Aim of the exercise — Please retype the lines of the items below exactly, starting at the line that contains "Is point (263, 151)" and ending with the final line of the items, both included.

*** Source material

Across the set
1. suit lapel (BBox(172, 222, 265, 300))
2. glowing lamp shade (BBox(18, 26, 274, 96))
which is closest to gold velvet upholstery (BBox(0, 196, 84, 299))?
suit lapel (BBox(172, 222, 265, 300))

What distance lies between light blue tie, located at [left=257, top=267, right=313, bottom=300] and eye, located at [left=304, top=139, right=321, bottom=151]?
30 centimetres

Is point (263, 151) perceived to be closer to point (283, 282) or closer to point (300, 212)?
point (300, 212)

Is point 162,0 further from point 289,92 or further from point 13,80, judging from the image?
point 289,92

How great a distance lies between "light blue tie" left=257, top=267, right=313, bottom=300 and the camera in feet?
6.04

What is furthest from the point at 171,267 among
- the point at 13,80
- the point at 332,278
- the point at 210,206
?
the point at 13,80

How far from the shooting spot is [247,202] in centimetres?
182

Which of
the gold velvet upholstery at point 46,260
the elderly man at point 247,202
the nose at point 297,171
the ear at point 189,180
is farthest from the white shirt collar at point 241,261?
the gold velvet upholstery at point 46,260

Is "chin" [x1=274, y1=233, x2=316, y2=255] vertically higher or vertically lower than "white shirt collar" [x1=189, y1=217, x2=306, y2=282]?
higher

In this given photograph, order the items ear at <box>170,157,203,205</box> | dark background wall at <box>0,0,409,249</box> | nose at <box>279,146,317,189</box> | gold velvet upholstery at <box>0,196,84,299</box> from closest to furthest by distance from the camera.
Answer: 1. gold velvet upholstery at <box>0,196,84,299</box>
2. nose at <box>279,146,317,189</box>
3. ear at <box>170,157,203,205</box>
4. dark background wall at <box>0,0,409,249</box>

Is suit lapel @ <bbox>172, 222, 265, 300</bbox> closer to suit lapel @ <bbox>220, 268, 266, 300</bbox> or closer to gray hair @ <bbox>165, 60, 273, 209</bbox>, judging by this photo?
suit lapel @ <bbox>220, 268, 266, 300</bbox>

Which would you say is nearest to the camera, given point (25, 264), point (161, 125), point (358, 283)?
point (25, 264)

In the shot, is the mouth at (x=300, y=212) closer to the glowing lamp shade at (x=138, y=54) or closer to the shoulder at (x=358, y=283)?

******

Task output —
Is point (263, 151) perceived to be closer to point (283, 282) or closer to point (300, 212)?
point (300, 212)

Is point 162,0 further from point 289,92 or further from point 13,80, judging from the image?
point 289,92

How great a distance lies between "light blue tie" left=257, top=267, right=313, bottom=300 and the camera in feet?
6.04

What is furthest from the point at 171,267 among
- the point at 13,80
- the point at 332,278
- the point at 210,206
?
the point at 13,80

How far from the shooting spot is [247,202] in centimetres?
182

Which of
the gold velvet upholstery at point 46,260
the elderly man at point 247,202
the nose at point 297,171
the ear at point 189,180
is farthest from the white shirt collar at point 241,261?
the gold velvet upholstery at point 46,260

Is "chin" [x1=274, y1=233, x2=316, y2=255] vertically higher or vertically lower than "white shirt collar" [x1=189, y1=217, x2=306, y2=282]?
higher

In this given photograph, order the items ear at <box>170,157,203,205</box> | dark background wall at <box>0,0,409,249</box> | nose at <box>279,146,317,189</box> | gold velvet upholstery at <box>0,196,84,299</box> from closest to furthest by distance from the camera.
Answer: 1. gold velvet upholstery at <box>0,196,84,299</box>
2. nose at <box>279,146,317,189</box>
3. ear at <box>170,157,203,205</box>
4. dark background wall at <box>0,0,409,249</box>

Is suit lapel @ <bbox>172, 222, 265, 300</bbox> closer to suit lapel @ <bbox>220, 268, 266, 300</bbox> or closer to gray hair @ <bbox>165, 60, 273, 209</bbox>, judging by this photo?
suit lapel @ <bbox>220, 268, 266, 300</bbox>

Which would you say is nearest to the camera, given point (25, 264), point (161, 125), point (358, 283)?
point (25, 264)

In the shot, is the mouth at (x=300, y=212) closer to the glowing lamp shade at (x=138, y=54) or closer to the shoulder at (x=358, y=283)?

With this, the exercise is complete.